By the end of this lesson, you will be able to:

  • Explain what a subquery is and why subqueries matter
  • Write a scalar subquery that returns a single value
  • Use a scalar subquery inside a SELECT calculation
  • Filter rows with a scalar subquery in WHERE and HAVING
  • Follow SQL style conventions for writing readable subqueries

You should already be comfortable with SELECT, GROUP BY, and aggregate functions like COUNT, SUM, and AVG. Let’s begin.

Data for this lesson

Database: chinook.db — a digital music store (SQLite).

Tables used: invoice

Open it in any SQLite client — DB Browser for SQLite, the sqlite3 CLI, or Python’s sqlite3 — to run every query yourself.


What Is a Subquery?

A subquery is a query nested inside another query. The query on the inside is called the inner query (or simply the subquery); the query that contains it is the outer query.
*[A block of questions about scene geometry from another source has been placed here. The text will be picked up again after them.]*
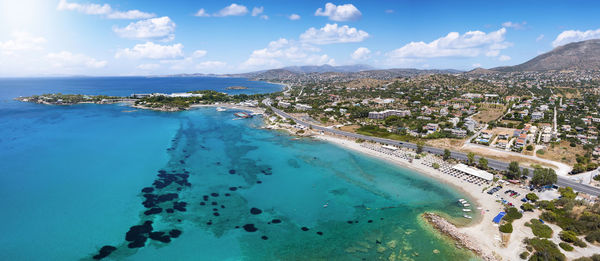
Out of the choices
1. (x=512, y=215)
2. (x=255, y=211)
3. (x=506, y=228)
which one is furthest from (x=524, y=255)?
(x=255, y=211)

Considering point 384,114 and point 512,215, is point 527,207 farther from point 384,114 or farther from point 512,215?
point 384,114

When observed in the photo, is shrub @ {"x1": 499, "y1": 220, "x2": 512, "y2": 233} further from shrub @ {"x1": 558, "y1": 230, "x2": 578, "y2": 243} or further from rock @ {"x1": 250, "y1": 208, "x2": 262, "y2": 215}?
rock @ {"x1": 250, "y1": 208, "x2": 262, "y2": 215}

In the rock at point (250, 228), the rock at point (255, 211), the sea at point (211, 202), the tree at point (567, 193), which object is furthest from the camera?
the tree at point (567, 193)

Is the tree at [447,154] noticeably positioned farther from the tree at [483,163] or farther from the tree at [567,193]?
the tree at [567,193]

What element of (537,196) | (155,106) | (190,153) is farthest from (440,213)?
(155,106)

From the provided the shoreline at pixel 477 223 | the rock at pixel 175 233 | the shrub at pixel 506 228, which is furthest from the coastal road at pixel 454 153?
the rock at pixel 175 233

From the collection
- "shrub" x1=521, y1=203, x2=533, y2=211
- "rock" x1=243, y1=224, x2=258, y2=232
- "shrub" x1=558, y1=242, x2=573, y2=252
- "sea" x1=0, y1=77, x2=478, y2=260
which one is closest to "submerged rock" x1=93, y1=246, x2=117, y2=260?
"sea" x1=0, y1=77, x2=478, y2=260

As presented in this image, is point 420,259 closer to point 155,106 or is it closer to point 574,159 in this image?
point 574,159
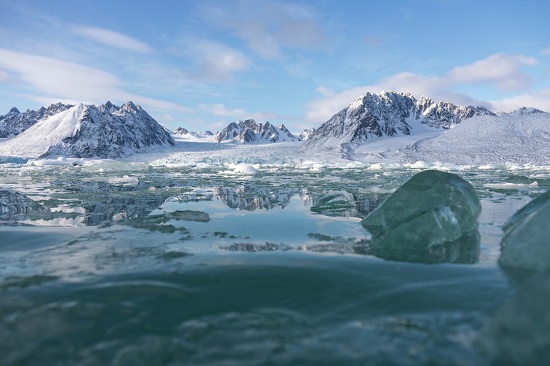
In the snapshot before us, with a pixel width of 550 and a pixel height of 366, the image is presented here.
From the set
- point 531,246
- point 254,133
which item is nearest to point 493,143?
point 531,246

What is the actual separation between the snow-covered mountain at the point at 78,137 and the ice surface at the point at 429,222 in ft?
227

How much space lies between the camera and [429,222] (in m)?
4.07

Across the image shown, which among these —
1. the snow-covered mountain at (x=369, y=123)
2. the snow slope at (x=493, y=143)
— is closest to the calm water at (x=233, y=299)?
the snow slope at (x=493, y=143)

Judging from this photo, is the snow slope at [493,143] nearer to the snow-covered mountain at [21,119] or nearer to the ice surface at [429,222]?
the ice surface at [429,222]

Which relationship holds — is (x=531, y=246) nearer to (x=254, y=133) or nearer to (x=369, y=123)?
(x=369, y=123)

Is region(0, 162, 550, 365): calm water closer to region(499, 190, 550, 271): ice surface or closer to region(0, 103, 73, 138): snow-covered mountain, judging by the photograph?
region(499, 190, 550, 271): ice surface

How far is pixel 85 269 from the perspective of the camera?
10.1 ft

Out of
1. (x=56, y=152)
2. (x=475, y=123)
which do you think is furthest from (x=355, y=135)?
(x=56, y=152)

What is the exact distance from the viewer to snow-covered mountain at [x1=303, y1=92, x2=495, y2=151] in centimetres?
6575

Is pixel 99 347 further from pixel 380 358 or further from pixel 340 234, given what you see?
pixel 340 234

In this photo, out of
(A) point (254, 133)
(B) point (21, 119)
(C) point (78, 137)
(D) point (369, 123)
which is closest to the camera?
(D) point (369, 123)

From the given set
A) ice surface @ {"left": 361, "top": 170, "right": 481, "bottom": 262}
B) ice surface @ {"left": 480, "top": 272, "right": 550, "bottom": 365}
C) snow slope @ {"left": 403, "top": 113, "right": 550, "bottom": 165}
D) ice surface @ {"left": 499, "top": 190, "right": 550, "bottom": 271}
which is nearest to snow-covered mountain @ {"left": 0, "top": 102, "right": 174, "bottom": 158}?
snow slope @ {"left": 403, "top": 113, "right": 550, "bottom": 165}

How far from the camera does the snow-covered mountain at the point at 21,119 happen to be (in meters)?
93.3

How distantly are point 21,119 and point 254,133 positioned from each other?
7986 cm
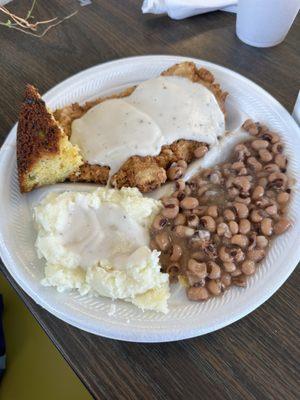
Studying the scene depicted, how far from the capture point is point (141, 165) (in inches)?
57.7

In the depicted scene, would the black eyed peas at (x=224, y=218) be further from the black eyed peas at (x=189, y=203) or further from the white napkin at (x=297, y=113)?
the white napkin at (x=297, y=113)

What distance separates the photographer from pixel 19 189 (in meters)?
1.49

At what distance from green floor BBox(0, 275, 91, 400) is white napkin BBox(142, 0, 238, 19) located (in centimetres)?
167

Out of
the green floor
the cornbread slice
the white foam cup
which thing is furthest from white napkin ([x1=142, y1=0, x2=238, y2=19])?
the green floor

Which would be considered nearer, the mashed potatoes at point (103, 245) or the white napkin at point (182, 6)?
the mashed potatoes at point (103, 245)

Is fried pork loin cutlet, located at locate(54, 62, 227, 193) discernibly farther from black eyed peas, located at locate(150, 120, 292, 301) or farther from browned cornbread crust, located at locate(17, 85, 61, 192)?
browned cornbread crust, located at locate(17, 85, 61, 192)

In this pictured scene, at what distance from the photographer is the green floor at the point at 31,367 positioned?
186 cm

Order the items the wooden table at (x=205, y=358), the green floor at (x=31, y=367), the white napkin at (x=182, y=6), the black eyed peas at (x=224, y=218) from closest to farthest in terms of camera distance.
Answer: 1. the wooden table at (x=205, y=358)
2. the black eyed peas at (x=224, y=218)
3. the green floor at (x=31, y=367)
4. the white napkin at (x=182, y=6)

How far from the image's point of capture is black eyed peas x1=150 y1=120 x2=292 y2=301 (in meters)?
1.22

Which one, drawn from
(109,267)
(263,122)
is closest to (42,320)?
(109,267)

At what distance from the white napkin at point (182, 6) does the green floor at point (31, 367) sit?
1667 mm

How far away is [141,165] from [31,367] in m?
1.19

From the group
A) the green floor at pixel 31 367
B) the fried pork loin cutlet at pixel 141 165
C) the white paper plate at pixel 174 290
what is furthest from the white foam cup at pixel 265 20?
the green floor at pixel 31 367

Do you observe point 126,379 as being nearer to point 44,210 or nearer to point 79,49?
point 44,210
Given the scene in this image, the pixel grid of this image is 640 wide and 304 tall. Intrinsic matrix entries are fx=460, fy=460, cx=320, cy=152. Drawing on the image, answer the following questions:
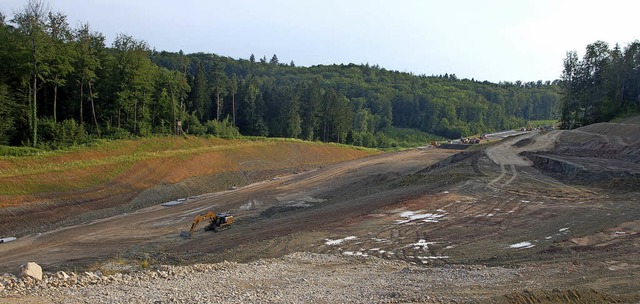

The main reason subqueries exist is that information in a relational database is rarely stored in one table. It is spread across several tables to keep the data clean and non-redundant. Subqueries — like joins — let you pull those pieces back together to answer a single question.

We will work with the Chinook database throughout this module. Chinook models a fictional digital music store (think of an iTunes-style shop) with tables for customers, invoices, tracks, albums, genres, and employees.

Subqueries Are Classified by What They Return

SQL subqueries come in three flavors, classified by their output:

  • A scalar subquery returns a single value.
  • A multi-row subquery returns several values in one column (a list).
  • A multi-column subquery returns a table (several rows and columns).

This lesson focuses entirely on scalar subqueries. You will meet the other two types in the lessons that follow.

How Subqueries Execute

In SQL’s execution order, the inner query runs first, and its result is then used by the outer query. The one rule you must never break: always enclose a subquery in parentheses (). That is how SQL knows where the inner query begins and ends.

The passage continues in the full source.